I am due for a new IUD in April and that will NOT be fun, but since I am 46, hopefully this will be the last one. These fucking doctors are always like, LOOK HOW WONDERFUL WE ARE NOW THAT WOMEN CAN HAVE BABIES EVEN AFTER THEY RETIRE, to which I say PLEASE STOP trying to make me a vessel for a child to begin with.
I agree this is a shitty case, but I’m not going to say that even this terrible SCOTUS is going to ban mifepristone. It takes 5 votes to implement a stay of a lower court ruling, which SCOTUS did in this case. As such, the craptastic 5th Circuit opinion (which didn’t ban mifepristone, but rolled back its usage from up to 10 weeks to only 7 weeks, because of the statute of limitations), as well as the even crappier MattyK opinion which did ban the drug entirely, is not currently in force. Which MAY mean that there are 5 votes on SCOTUS to overturn the 5th Circuit.
In contrast, when TX SB8 (which banned abortions after 6 weeks and set up the abortion “bounty hunters” scheme) was correctly enjoined by the district court under existing precedent, and the bonkers 5th Circuit said, “nah, it’s fine” and let the law take effect, SCOTUS did NOT have the 5 votes to grant the stay (telegraphing their decision 9 months later in Dobbs)

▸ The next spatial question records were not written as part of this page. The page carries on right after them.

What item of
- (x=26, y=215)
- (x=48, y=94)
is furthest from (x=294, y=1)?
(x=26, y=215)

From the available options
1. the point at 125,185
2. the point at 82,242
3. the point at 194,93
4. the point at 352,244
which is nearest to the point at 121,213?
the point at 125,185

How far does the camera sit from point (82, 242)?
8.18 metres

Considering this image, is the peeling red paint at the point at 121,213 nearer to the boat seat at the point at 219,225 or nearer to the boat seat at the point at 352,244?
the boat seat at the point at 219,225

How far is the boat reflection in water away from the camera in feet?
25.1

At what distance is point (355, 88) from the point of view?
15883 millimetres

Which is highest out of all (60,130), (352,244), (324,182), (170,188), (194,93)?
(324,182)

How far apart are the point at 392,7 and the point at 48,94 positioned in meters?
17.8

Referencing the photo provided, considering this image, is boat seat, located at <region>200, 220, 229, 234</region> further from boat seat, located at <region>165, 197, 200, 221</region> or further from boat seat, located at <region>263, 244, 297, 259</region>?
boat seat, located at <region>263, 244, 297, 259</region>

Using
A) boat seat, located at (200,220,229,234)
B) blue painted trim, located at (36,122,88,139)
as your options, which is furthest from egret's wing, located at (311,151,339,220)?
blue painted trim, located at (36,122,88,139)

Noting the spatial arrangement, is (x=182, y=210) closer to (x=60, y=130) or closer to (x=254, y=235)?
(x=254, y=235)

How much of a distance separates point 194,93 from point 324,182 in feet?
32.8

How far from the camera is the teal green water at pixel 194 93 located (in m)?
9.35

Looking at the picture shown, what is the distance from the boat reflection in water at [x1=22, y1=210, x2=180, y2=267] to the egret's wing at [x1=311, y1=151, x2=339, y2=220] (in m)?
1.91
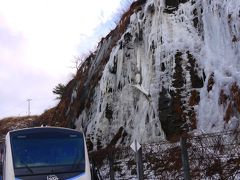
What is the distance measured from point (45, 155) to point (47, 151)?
0.46 ft

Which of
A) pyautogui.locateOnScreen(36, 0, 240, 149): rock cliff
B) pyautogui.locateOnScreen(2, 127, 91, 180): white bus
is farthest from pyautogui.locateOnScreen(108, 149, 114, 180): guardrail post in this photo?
pyautogui.locateOnScreen(2, 127, 91, 180): white bus

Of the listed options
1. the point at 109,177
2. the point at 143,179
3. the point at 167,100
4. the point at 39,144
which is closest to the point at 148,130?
the point at 167,100

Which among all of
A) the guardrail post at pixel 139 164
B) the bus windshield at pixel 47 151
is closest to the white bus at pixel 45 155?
the bus windshield at pixel 47 151

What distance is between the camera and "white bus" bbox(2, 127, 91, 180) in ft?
41.5

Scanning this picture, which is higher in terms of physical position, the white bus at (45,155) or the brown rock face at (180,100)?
Answer: the brown rock face at (180,100)

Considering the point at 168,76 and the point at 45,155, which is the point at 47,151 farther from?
the point at 168,76

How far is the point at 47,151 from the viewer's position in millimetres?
13180

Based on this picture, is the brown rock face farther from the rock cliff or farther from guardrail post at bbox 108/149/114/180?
guardrail post at bbox 108/149/114/180

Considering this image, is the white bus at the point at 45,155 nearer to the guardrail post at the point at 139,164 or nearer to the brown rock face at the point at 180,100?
the guardrail post at the point at 139,164

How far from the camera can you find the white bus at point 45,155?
12.6 m

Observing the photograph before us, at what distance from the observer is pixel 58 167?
508 inches

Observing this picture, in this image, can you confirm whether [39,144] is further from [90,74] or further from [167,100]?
[90,74]

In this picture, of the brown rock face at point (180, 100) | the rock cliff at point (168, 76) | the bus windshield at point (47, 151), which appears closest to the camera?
the bus windshield at point (47, 151)

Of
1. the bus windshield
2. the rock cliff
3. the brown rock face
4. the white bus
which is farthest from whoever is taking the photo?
the brown rock face
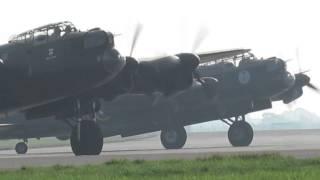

What is truly bizarre to me is that this case is being heard at the stage of a preliminary injunction, with almost no contested factual record. That’s not always necessary for a PI. For example, if Congress passed a law that made saying “Fuck Ted Cruz” a crime punishable by up to a year in prison and a $10,000 fine, then a group of Wonkers could file a lawsuit seeking an injunction because it clearly violates our 1A rights. We could probably just submit some pages of comments into the record and call it a day. Because Fuck Ted Cruz.
But, this is a case with SIGNIFICANT legal and factual disputes, and MattyK basically just took the Plaintiffs at their word. That is not how PIs are supposed to work. I’ve both sought and defended against applications for Preliminary Injunctions in both federal and state courts, and I’ve never had a proceeding that didn’t involve written discovery and depositions of fact and expert witnesses (usually on an expedited timeline) prior to the hearing, as well as actual testimony and other evidence presented to the court. It’s basically a mini-trial. MattyK, to my knowledge, didn’t allow that. He had a hearing based solely on arguments of counsel - no expert testimony was allowed. So the whole case was rigged from the beginning.
Personally, I’d LOVE to depose the Plaintiffs in this case. I have a whole lotta questions I want to ask.